■ Work request ■
Please list every person named in the press release on California school standards, along with the title or position it gives each one.

SAN FRANCISCO, California, January 24, 2006 — Local school leaders favor the tough academic standards California has set for its public schools and are optimistic about their students’ potential, according to a report released today by the Public Policy Institute of California (PPIC). But although educators agree that the high standards are beneficial, this final report in a three-part PPIC series provides additional evidence that the resources provided do not match the state’s high expectations for student performance.
The first two studies found that – following the school reforms of the late 1990s – California has some of the highest academic standards in the nation but provides its schools with some of the fewest resources, that school principals agree more resources are needed but are far from consensus about how they should be used, and that low-income students consistently under-perform other students even though they receive additional resources.
While these policy challenges persist in this study, the authors also find evidence in favor of the state-imposed system: Educators believe in the high standards. Responses to the study’s interviews and surveys of superintendents and teachers from 49 schools in 22 districts indicate that superintendents overwhelmingly embrace the standards regimen. Teachers are more ambivalent but still supportive: Few (12%) believe the standards can never be achieved, while most believe they are difficult to achieve (39%) or can definitely be achieved (39%).
“Educators seem eager to implement the state’s policies for achieving superior student performance,” says PPIC research fellow Heather Rose, who co-authored the study with PPIC senior fellow Jon Sonstelie, and Ray Reinhard, currently the California Assistant Secretary for Education Policy in the governor’s administration. “This kind of belief in the fundamentals is key to eventual progress.”

■ Listed records ■
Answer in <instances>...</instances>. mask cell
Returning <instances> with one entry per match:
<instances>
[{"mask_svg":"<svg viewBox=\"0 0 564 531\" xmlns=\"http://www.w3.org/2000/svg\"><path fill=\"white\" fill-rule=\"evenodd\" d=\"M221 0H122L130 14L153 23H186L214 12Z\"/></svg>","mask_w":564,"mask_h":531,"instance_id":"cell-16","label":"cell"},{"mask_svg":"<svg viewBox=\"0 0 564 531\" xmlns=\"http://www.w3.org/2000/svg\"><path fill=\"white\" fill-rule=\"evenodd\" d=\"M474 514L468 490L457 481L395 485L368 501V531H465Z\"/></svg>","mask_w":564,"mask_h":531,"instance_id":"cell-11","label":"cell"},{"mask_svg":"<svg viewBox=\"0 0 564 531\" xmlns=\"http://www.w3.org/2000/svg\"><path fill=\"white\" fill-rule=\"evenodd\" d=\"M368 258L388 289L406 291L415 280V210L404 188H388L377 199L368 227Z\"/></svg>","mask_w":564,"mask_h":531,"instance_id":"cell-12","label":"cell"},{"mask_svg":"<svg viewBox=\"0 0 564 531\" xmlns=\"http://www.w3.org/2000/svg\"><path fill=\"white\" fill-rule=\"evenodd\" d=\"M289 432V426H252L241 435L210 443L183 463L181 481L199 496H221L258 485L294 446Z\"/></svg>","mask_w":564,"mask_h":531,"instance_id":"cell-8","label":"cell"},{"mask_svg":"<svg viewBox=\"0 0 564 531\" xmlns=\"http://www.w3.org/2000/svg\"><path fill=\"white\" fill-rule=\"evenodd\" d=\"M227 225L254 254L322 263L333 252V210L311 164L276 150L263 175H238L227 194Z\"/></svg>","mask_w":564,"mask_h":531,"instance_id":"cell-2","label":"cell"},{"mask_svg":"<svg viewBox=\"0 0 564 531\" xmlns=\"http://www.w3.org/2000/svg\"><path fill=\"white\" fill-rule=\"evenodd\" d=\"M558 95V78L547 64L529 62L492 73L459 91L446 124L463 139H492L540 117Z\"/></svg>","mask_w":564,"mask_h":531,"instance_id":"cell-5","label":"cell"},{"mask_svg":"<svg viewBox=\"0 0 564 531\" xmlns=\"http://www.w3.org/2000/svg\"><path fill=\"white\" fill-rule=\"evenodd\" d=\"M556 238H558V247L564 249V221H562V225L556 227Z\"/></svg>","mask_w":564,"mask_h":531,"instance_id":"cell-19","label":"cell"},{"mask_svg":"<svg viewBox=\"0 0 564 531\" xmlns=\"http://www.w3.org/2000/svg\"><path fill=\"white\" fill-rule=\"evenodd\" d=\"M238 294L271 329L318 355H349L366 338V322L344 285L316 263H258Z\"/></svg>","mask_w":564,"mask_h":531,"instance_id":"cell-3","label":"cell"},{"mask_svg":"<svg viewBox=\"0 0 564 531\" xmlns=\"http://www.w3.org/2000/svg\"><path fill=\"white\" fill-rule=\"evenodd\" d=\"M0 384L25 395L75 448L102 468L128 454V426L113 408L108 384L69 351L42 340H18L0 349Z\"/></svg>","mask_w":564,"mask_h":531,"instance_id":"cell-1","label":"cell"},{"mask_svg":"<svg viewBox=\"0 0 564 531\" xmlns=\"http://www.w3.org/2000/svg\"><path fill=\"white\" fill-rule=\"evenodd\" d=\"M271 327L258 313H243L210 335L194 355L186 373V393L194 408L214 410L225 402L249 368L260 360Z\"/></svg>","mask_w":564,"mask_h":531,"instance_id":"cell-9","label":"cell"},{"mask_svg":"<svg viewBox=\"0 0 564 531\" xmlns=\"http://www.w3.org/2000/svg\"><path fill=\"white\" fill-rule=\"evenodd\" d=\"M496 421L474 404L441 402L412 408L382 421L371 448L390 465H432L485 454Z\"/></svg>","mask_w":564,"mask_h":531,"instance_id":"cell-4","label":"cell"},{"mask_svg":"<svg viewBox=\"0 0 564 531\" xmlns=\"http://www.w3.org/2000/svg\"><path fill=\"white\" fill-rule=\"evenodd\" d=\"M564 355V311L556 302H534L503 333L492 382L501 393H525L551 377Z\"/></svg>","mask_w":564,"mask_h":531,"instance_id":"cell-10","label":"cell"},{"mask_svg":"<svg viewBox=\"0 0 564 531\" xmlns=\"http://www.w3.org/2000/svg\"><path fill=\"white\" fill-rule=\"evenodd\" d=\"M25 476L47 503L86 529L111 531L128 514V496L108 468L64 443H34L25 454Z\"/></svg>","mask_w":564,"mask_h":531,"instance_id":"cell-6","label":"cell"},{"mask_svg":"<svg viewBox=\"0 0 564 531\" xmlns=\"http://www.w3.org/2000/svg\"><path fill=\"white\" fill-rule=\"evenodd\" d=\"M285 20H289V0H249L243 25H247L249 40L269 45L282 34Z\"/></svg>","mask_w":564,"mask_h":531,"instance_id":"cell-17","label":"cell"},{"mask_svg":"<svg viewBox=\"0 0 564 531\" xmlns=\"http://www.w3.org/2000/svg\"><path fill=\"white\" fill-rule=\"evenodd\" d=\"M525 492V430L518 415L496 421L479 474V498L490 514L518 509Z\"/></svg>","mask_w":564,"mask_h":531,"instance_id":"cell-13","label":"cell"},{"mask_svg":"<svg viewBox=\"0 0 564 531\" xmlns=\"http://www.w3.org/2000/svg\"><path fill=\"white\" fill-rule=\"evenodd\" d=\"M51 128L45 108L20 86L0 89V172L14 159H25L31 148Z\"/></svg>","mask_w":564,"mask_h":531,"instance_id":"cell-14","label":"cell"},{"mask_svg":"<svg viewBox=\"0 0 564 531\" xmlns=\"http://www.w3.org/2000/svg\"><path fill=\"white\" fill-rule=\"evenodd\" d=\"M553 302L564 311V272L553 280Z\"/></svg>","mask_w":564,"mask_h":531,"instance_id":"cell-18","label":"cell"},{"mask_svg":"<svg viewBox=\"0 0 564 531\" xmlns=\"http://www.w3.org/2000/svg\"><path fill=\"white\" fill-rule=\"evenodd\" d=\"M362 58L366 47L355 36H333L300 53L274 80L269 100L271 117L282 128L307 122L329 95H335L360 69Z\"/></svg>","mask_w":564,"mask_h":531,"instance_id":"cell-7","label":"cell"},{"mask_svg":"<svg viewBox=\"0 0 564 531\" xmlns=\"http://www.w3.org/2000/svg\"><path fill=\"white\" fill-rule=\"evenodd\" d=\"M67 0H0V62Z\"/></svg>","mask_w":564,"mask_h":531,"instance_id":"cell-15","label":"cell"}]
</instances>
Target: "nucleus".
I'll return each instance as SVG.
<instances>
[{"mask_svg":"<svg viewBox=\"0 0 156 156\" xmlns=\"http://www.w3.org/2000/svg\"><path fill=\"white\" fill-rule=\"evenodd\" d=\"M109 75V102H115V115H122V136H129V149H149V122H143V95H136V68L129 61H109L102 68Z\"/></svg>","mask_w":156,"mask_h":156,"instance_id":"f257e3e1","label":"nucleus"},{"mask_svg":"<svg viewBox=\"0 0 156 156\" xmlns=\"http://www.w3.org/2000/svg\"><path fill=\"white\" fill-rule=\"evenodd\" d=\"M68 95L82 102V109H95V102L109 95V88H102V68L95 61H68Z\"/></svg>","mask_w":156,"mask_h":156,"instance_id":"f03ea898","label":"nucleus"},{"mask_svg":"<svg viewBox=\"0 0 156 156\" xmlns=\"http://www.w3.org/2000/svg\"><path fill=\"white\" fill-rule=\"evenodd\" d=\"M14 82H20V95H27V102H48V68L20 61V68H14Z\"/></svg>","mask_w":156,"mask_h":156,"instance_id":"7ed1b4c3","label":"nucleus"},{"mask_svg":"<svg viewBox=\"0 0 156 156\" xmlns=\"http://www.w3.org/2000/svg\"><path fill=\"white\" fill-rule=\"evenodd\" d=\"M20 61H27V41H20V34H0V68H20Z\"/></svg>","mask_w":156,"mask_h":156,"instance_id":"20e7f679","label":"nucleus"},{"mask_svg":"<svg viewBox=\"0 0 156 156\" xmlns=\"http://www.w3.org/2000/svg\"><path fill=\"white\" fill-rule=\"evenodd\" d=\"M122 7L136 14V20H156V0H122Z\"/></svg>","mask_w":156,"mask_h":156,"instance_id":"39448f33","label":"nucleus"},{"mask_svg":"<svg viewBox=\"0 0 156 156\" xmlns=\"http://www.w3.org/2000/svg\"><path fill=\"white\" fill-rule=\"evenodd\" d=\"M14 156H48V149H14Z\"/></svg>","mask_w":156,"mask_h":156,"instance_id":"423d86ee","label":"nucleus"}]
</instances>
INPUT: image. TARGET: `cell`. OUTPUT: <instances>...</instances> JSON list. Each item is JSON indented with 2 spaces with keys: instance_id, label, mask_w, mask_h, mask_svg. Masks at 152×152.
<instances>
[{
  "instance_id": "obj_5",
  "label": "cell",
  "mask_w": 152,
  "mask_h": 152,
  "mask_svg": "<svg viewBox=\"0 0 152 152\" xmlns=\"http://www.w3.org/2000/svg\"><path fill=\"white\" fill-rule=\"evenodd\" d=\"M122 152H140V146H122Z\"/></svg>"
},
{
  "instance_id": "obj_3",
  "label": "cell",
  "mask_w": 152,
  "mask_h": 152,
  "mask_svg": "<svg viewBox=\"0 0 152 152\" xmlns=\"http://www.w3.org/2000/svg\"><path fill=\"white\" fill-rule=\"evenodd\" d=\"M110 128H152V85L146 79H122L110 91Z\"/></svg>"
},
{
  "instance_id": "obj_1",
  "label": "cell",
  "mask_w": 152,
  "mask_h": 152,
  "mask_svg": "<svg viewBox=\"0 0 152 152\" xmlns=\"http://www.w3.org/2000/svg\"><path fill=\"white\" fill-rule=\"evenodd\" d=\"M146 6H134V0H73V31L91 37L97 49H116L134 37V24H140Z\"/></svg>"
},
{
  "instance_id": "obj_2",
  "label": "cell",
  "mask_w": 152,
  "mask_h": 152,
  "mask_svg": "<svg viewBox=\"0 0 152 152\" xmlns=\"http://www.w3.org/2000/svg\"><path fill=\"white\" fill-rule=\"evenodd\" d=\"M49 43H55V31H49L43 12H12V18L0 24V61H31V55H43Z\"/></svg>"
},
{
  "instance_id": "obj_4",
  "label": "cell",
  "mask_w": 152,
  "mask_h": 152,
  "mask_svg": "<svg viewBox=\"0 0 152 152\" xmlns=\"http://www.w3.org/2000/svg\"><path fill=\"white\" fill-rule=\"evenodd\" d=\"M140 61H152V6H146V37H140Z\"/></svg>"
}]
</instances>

■ Exercise solution ■
- Heather Rose: PPIC research fellow
- Jon Sonstelie: PPIC senior fellow
- Ray Reinhard: California Assistant Secretary for Education Policy in the governor's administration